WORK ORDER A: In the Gerry Williams profile, do these statements agree with the text? (i) Williams was called "Joe" by his family. (ii) Williams played for West Melbourne in the VFL. (iii) Williams died in Richmond, Victoria. For each, answer yes or no and quote the deciding words.
WORK ORDER B: According to the Gerry Williams profile, how many games did Williams play for St Kilda?
WORK ORDER C: Carry on the Gerry Williams profile, beginning after its final sentence.

PROVIDED PASSAGE:
Personal information
- Full name: Gerald Williams
- Born: 28 September 1877 Richmond, Victoria
- Died: 12 May 1901 (aged 23) Parkville, Victoria
- Original team: North Melbourne (VFA)

Playing career^{1}
- Years: Club / Games (Goals)
- 1897–1898: North Melbourne (VFA) / 11 (7)
- 1899–1900: St Kilda (VFL) / 11 (4)
- 1900: West Melbourne (VFA) / 15 (10)
- ^{1} Playing statistics correct to the end of 1900.

= Gerry Williams (footballer) =

Australian rules footballer (1877–1901)

Gerald Williams (28 September 1877 – 12 May 1901), known to his family as "Joe", was an Australian rules footballer who played with St Kilda in the Victorian Football League (VFL).

Williams played his early (pre-St Kilda) football with North Melbourne, in the Victorian Football Association (VFA), and his later (post-St Kilda) football with West Melbourne, also in the VFA.

RECORD SET:
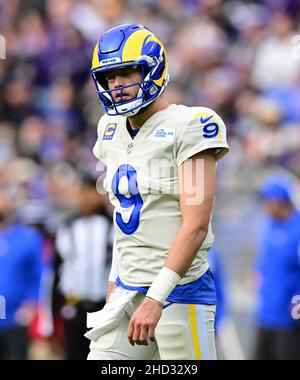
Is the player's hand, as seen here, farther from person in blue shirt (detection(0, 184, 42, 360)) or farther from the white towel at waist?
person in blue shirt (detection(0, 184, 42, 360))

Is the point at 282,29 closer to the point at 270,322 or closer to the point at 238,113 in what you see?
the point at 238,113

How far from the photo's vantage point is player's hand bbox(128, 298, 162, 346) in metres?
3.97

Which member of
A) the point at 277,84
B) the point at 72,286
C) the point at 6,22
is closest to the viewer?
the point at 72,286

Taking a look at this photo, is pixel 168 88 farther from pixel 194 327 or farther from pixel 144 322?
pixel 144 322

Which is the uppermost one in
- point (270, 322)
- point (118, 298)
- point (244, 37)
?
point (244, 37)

...

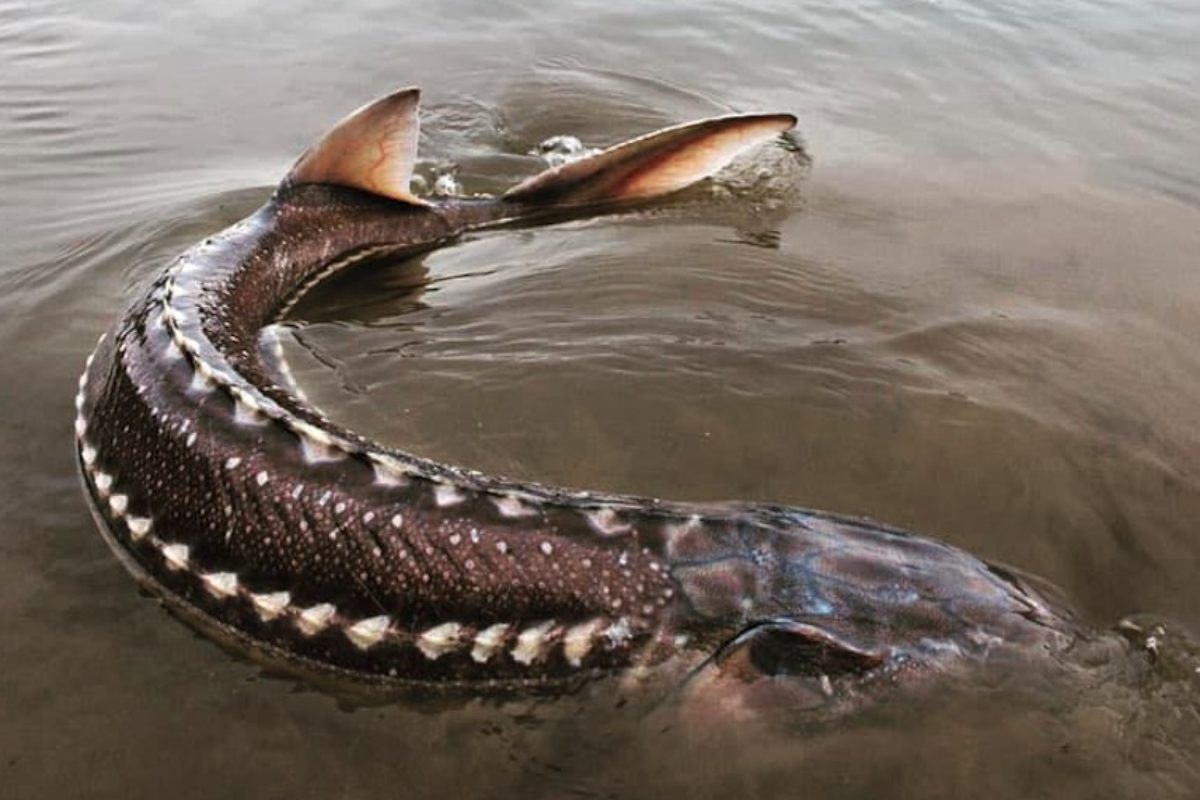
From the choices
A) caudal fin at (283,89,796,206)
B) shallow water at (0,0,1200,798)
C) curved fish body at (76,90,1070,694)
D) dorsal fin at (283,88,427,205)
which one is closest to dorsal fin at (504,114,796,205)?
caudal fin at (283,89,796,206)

--

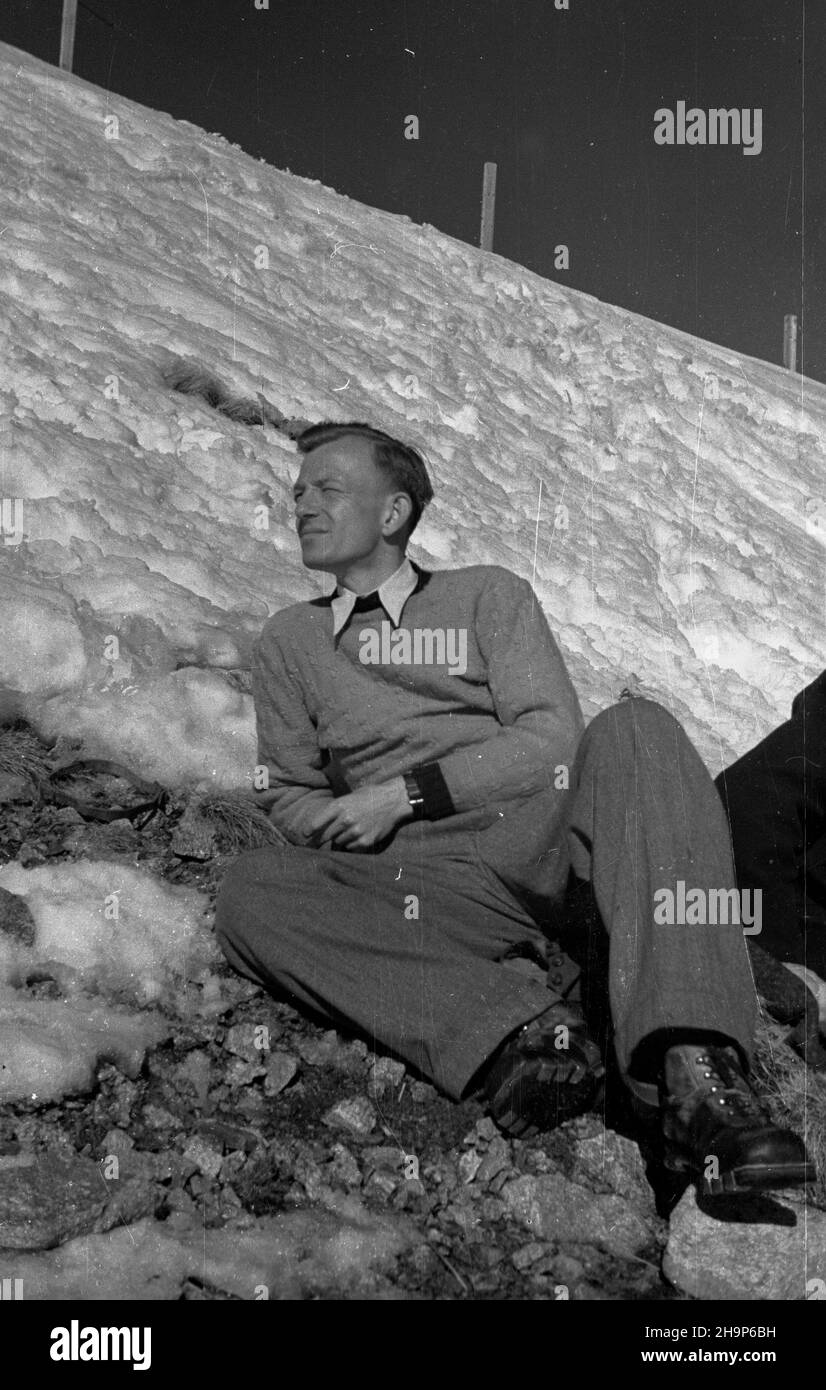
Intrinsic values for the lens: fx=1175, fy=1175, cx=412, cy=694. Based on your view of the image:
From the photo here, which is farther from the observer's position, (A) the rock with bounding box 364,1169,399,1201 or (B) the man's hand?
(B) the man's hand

TASK RESPONSE A:
(i) Yes: "known to his family as "Joe""
(ii) No: "his later (post-St Kilda) football with West Melbourne, also in the VFA"
(iii) No: "Died: 12 May 1901 (aged 23) Parkville, Victoria"

TASK RESPONSE B: 11 games.

TASK RESPONSE C:
==Family==
The son of Gerald Cadogan Williams (1853-1899), and Marian Williams (1858-1910), née Leighton, Gerald Williams was born in Richmond, Victoria on 28 September 1877.

==Football==
===North Melbourne (VFA)===
Recruited from local juniors, Williams played in 11 games and kicked 7 goals for North Melbourne in the Victorian Football Association (VFA) in two seasons (1897 and 1898).

===St Kilda (VFL) ===
Cleared from North Melbourne on 10 May 1899, he made 11 league appearances for St Kilda, six in the 1899 VFL season and five in the 1900 season. Three of his four career goals came in St Kilda's 98-point loss to Essendon at East Melbourne in 1899, which was a rare occurrence of one player kicking all of his team's goals in a game. All of his 11 games were in losses.

===West Melbourne (VFA)===
He was cleared from St Kilda to West Melbourne in the VFA on 18 May 1900. He played 15 games for West Melbourne that season, mainly on the half-forward line, and kicked 10 goals.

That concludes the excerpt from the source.